:: Your goal ::
Every line of the listing below needs to be reproduced exactly.
- - -
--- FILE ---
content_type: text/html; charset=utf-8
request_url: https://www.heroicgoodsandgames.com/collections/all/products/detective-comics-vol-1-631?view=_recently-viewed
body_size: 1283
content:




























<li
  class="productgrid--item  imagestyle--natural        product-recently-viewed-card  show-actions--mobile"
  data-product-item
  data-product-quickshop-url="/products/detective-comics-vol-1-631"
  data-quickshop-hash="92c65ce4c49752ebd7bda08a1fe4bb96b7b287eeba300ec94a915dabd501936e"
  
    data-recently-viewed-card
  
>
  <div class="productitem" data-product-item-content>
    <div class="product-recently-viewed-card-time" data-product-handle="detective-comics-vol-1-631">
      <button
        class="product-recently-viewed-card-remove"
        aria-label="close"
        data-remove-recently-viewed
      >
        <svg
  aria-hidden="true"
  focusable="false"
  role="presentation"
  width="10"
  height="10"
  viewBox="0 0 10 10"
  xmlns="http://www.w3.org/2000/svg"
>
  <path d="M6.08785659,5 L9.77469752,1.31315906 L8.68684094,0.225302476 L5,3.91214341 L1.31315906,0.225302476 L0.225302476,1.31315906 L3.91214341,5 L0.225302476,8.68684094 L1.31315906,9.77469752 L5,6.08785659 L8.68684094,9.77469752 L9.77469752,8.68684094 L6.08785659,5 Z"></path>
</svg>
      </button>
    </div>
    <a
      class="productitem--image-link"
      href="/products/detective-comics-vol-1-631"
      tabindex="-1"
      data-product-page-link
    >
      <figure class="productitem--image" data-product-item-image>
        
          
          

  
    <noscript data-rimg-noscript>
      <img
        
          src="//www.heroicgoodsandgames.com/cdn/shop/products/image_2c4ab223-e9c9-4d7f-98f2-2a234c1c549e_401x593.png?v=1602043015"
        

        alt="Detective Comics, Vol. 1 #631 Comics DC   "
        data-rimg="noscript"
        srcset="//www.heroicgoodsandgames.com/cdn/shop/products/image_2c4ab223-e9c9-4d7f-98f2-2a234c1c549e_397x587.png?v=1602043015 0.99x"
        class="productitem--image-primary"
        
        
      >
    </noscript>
- - -
:: Answer area ::
--- FILE ---
content_type: text/html; charset=utf-8
request_url: https://www.heroicgoodsandgames.com/collections/all/products/detective-comics-vol-1-631?view=_recently-viewed
body_size: 1283
content:




























<li
  class="productgrid--item  imagestyle--natural        product-recently-viewed-card  show-actions--mobile"
  data-product-item
  data-product-quickshop-url="/products/detective-comics-vol-1-631"
  data-quickshop-hash="92c65ce4c49752ebd7bda08a1fe4bb96b7b287eeba300ec94a915dabd501936e"
  
    data-recently-viewed-card
  
>
  <div class="productitem" data-product-item-content>
    <div class="product-recently-viewed-card-time" data-product-handle="detective-comics-vol-1-631">
      <button
        class="product-recently-viewed-card-remove"
        aria-label="close"
        data-remove-recently-viewed
      >
        <svg
  aria-hidden="true"
  focusable="false"
  role="presentation"
  width="10"
  height="10"
  viewBox="0 0 10 10"
  xmlns="http://www.w3.org/2000/svg"
>
  <path d="M6.08785659,5 L9.77469752,1.31315906 L8.68684094,0.225302476 L5,3.91214341 L1.31315906,0.225302476 L0.225302476,1.31315906 L3.91214341,5 L0.225302476,8.68684094 L1.31315906,9.77469752 L5,6.08785659 L8.68684094,9.77469752 L9.77469752,8.68684094 L6.08785659,5 Z"></path>
</svg>
      </button>
    </div>
    <a
      class="productitem--image-link"
      href="/products/detective-comics-vol-1-631"
      tabindex="-1"
      data-product-page-link
    >
      <figure class="productitem--image" data-product-item-image>
        
          
          

  
    <noscript data-rimg-noscript>
      <img
        
          src="//www.heroicgoodsandgames.com/cdn/shop/products/image_2c4ab223-e9c9-4d7f-98f2-2a234c1c549e_401x593.png?v=1602043015"
        

        alt="Detective Comics, Vol. 1 #631 Comics DC   "
        data-rimg="noscript"
        srcset="//www.heroicgoodsandgames.com/cdn/shop/products/image_2c4ab223-e9c9-4d7f-98f2-2a234c1c549e_397x587.png?v=1602043015 0.99x"
        class="productitem--image-primary"
        
        
      >
    </noscript>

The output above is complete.